The Dresser By Ronald Harwood
Dates and Venue 30 October – 15 November 2008 | Presentation House
Director Jennifer Morabito Set Design Alun Macanulty Costumes Win McIntosh Lighting Ron Precious Sound Chris Wolfe
Reviewer John Jane
Considered to be semi-autobiographical at the time of writing in 1980 (Mr. Harwood was once Sir Donald Wolfit's personal dresser), Ronald Harwood’s black comedy, The Dresser provides audiences with a rare peek backstage. Now better known for such award-winning screenplays as “The Pianist” and “Love in a Time of Cholera”, the playwright draws on his experience from both the bottom and the top of the theatre industry.
It’s London mid way through the WWII and persistent air raids are reeking nightly havoc; an aging actor-manager known only as “Sir” is, much like the Shakespearean company he leads, at the end of his tether. He has already played King Lear once too often and his nervous exhaustion has brought him perilously close to complete breakdown.
Once revered by audiences and still an object of some affection by the female cast and crew; he is now a victim of self-love and pathetic self grandiose. He still does, however, retain the devotion of Norman, the eponymous dresser, who perhaps has too much dedication for his own good.

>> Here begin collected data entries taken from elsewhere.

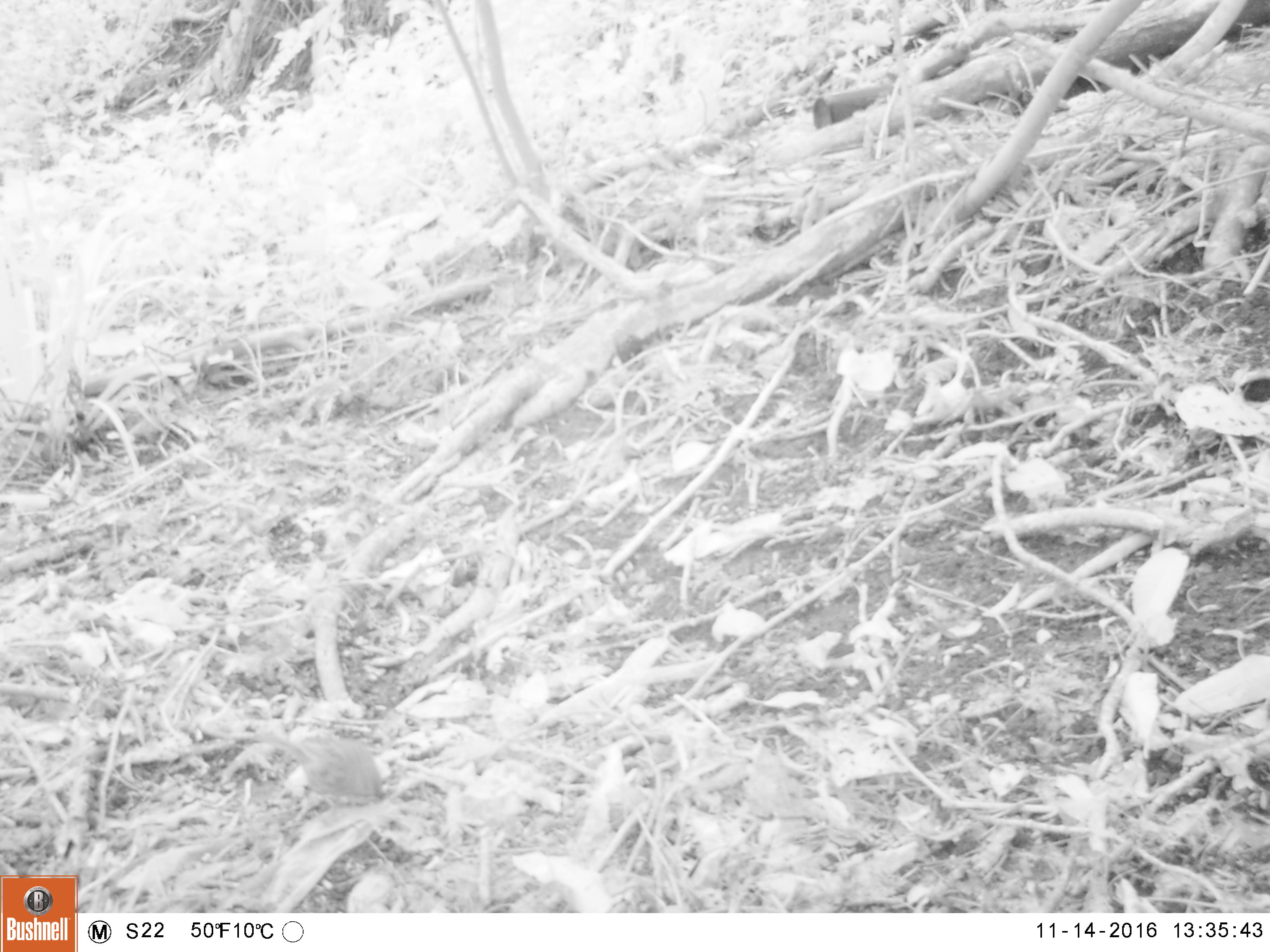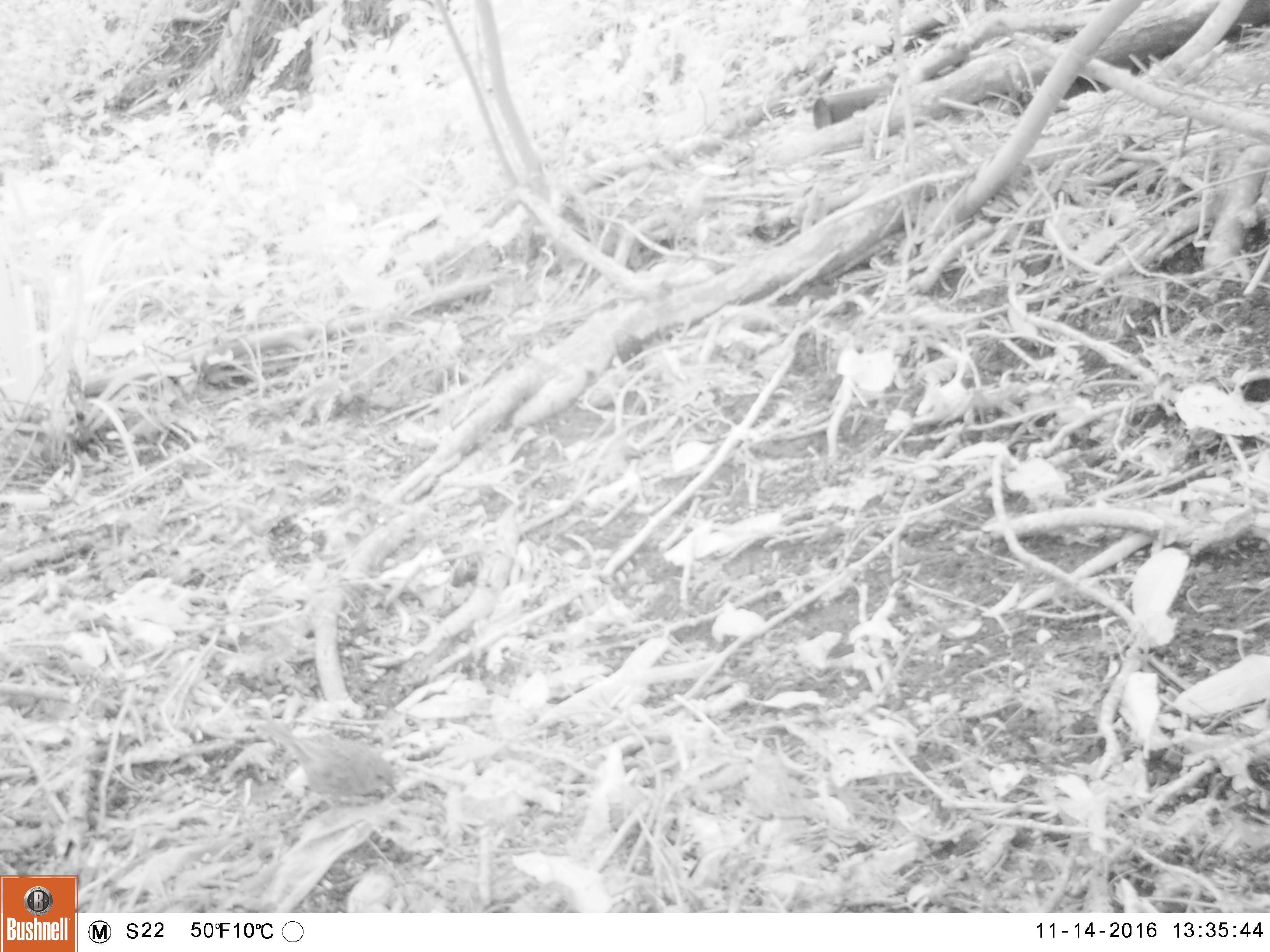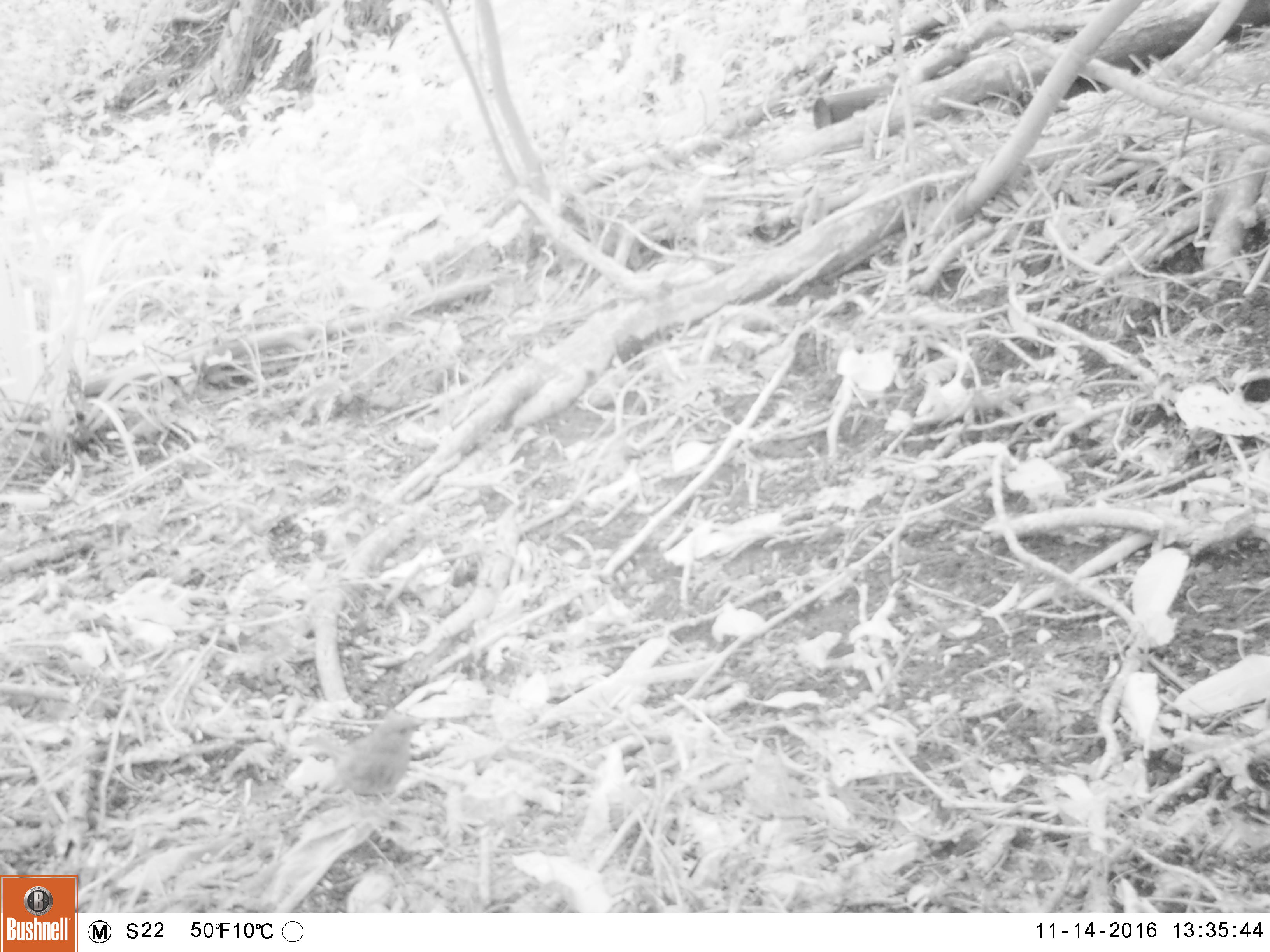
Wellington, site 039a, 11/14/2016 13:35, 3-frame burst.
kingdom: Animalia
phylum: Chordata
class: Aves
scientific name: Aves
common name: bird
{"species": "bird (Aves)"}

For the hour prior to curtain time, Norman becomes surrogate wife, nurse-maid and gatekeeper to Sir, prompting his lines, stroking his ego and calming his nerves with hot tea. He must frequently accept, though not without the odd whit of ‘tit-for-tat’, Sir’s barbs and take it on the chin while dispensing his unorthodox brand of encouragement and doing whatever it takes to get his charge onto the stage. Much of the play’s melodrama is derived from whether Sir eventually makes it on cue to the stage floor.
Norman’s final remonstration at his employer’s demise is his utterance "What about me?" rendered as panic swiftly turns to a sense of betrayal when he realizes his dedication to service had never been appreciated.
In the role of Norman, Michael Morabito displays the effeminate nuances with such aplomb that he takes his performance to the very edge of camp.
Dave McIntosh also offers a riveting portrayal of an actor whose best performances are far behind him. He wavers between his obligations to take the stage once more and fearing his faltering strength will let him down.
Though essentially a two-man show, Jennifer Morabito takes care to amplify the smaller roles; particularly those by the female cast members: Madge (played with a quaint Scottish brogue by Maggie Kolodziej), “Her Ladyship” (Nancy Ebert) and Irene (Heidi Dorman).
Alun Macanulty’s apposite set and Win McIntosh’s appropriately austere costumes bring out the essence of repertory theatre struggles without sacrificing the intimacy typically associated with Presentation House productions.
This is a fine piece of theatre by a cast and crew who know what it’s about.